### [PAGE TEXT]
# Grover's algorithm for complex phases

Grover's algorithm traditionally inputs a phase oracle, $$U_\omega$$ such that $$U_\omega | x \rangle = (-1)^{f(x)} | x \rangle$$. The task is to find some $$x$$ such that $$f(x) = 1$$. In other words, the phase of $$| x \rangle$$ will be $$-1$$.

A natural generalization is an oracle for a complex valued function $$f \colon \{ 0, 1 \}^n \mapsto \mathbb{C}$$ such that $$| f(x) |^2 = 1$$. The oracle will be $$U | x \rangle = f(x) | x \rangle$$.

Is there a way to find a specific complex phase in this oracle? For example, suppose we are given the oracle

$$00 \mapsto 1 \\ 01 \mapsto i \\ 10 \mapsto i \\ 11 \mapsto \frac{1 + i}{\sqrt{2}}$$

Could we isolate $$11$$ with the phase $$\frac{1 + i}{\sqrt{2}}$$ in $$O(\sqrt{N})$$ steps? Could we even do it in $$O(N)$$ steps? Of course, $$N$$ is the number of states, $$4$$, not the number of bits here, as Grover's algorithm is traditionally written as.

In your specific case, there's a very easy way: apply $$U^4$$ as your Grover oracle as this converts it into a "standard" oracle with $$\pm 1$$ eigenvalues. But that's just a lucky coincidence of your choice of example.
If you want to deal with more complex phases, certainly one approach would be to invoke phase estimation (if you have controlled-$$U$$), at the cost of increasing the running time (exactly how it changes depends on some parameters like the accuracy that you need to identify the phases with, and how that changes with $$N$$). Then you'll have a second register with a bit value representing the phase of each component. You can implement a controlled-controlled-...-controlled-phase on that second register to put a - sign on the correct terms, then undo the phase estimation.

### [COMPLETE THE FOLLOWING]
**1.** In the Grover's algorithm text, what power of the oracle does the answer recommend using as the Grover oracle for the given example?
**2.** Please quote the Grover's algorithm text, beginning at the words "Grover's algorithm traditionally" and stopping after "will be $$-1$$.".

### [RECORDED INFORMATION]
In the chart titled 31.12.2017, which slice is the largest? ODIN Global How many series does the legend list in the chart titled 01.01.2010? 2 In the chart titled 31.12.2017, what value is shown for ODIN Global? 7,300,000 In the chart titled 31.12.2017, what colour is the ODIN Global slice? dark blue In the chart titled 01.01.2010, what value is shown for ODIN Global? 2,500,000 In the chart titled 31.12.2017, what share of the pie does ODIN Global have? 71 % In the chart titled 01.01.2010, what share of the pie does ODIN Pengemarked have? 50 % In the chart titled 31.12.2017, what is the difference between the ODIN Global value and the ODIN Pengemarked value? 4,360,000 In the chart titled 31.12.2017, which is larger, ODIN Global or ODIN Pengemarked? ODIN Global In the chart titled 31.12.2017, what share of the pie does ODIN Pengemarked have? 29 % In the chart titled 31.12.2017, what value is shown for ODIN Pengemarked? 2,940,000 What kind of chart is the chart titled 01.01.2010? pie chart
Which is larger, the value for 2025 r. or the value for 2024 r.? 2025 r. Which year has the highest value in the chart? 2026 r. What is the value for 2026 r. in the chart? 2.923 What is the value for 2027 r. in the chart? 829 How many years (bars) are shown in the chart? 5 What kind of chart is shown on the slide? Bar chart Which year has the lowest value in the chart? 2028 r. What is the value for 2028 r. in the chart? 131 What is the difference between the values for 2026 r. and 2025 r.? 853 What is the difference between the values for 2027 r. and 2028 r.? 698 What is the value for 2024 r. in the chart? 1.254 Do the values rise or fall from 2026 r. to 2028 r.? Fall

### [TASK RESPONSES]
**1.** U⁴

**2.**
Grover's algorithm traditionally inputs a phase oracle, $$U_\omega$$ such that $$U_\omega | x \rangle = (-1)^{f(x)} | x \rangle$$. The task is to find some $$x$$ such that $$f(x) = 1$$. In other words, the phase of $$| x \rangle$$ will be $$-1$$.